We find our beauty then lost in other people, and in memories, and in projections of the future because we’re either looking at the past because of where we felt beautiful and longing to have our beauty back—thinking it’s that person, that place, that time—or even we’re projecting that we’ve gotten so much shame attached to us that we’re projecting in the future, someday when or when if whatever, then I’ll have. Many people understand this intellectually but still do this emotionally. Many of us, no matter how long you’ve been on the path, it’s very easy to succumb to this, and you’re a fool if you think that you’re immune to it.
I love the work of Robert Greene in the area of our nature, where he speaks and identifies that these laws of human nature are not something that you’re immune to. Understanding them doesn’t make you immune to them. Sometimes, you know, knowledge is not in and of itself a cure. Knowledge is in and of itself a guide to the probability of a cure, but it’s only through walking the way, like Odin going on the quest of knowledge, going on the search, that one makes it.
But there is this beautiful component of the journey of Odin, and there are many essential components I think that we can glean from that. To really go into it would take volumes and lectures and details, and by the way—there is, selfless plug, an entire module dedicated to it in The Cult of You—but you know, that aside, there are two key points inside of the journey that I would like us to focus on today.

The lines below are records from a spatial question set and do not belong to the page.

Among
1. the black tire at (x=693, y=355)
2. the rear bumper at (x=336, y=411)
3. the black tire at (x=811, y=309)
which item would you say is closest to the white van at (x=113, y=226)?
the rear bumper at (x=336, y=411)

It is the sacrifice of the eye of Odin because that’s the first part, right? He has to sacrifice his eye for the attainment of knowledge. Then, further down the road, he sacrifices himself to himself for the knowledge of the runes. I think there’s so much beauty here; there’s so much deep, profound meaning that is often overlooked when we look at these simple points of the mythology.
Let’s first start with the most basic of this understanding and the biggest event inside of this, which is a culmination of the ideas, but I think it’ll help us illustrate the initial point a little bit better. Odin sacrifices himself on the life tree for nine days and nine nights. Nine, according to the sciences of numbers, allows us to recognize the number of man. Firstly, we see nine cropping up in every single aspect of the path. The secret name of God, the Shem HaMephorash, is 72 letters and 72 names—7 plus 2 is 9. The Goetia, the counter if you will, to the Shem is also obviously 72, also again equating to 9. Even the beast, the beast itself, 666, again boils down to nine. Nine is the number of man.
Nine is oftentimes attributed to, in the Tree of Life and upon our bodies, to Yesod or its counter, Gamaliel. It’s interesting that we find attributed to this position inside of the tree, the gateway into the astral, the gateway into the unconscious, the cave of Lilith, the cave of the subconscious mind, the doorway of our sexuality. And it’s because at the root of our identity sets our sexual identity.
Now one can very easily confuse the notion when an occultist or a magician would say that all things are sexual. Even Freud himself postulated the idea that everything was driven by this sexual impulse. Crowley himself identifies the concept that when man realizes that God is sex and sex is God, that liberation begins. It is in that recognition that he’s speaking of here as the Tetragrammaton, the holy four-lettered name of God, the these four ideas that represent the four elemental dimensions of our souls, the four sheaths of the body, the four archetypes of the sovereign, magician, warrior, lover, the four attachment styles—all these aspects of our nature which is the result of our relationship with signals of pleasure or love and signals of pain or fear.
Our yin-yang of influence, the duality by which we find ourselves subjugated to reality, it is this duality that creates the attachment biochemically inside of our body that produces the hallucination of “me.” My sense of self is the result of my attachment. It is what I avoid, what I’m trying to disassociate from or move away from, is the NLP term, and what I want to move towards is the NLP term. Whereas Tony Robbins says, the pain and the pleasure, or as the Bible says, the heaven and the hell, the yin and the yang—these dualities that are consistently affecting our drive.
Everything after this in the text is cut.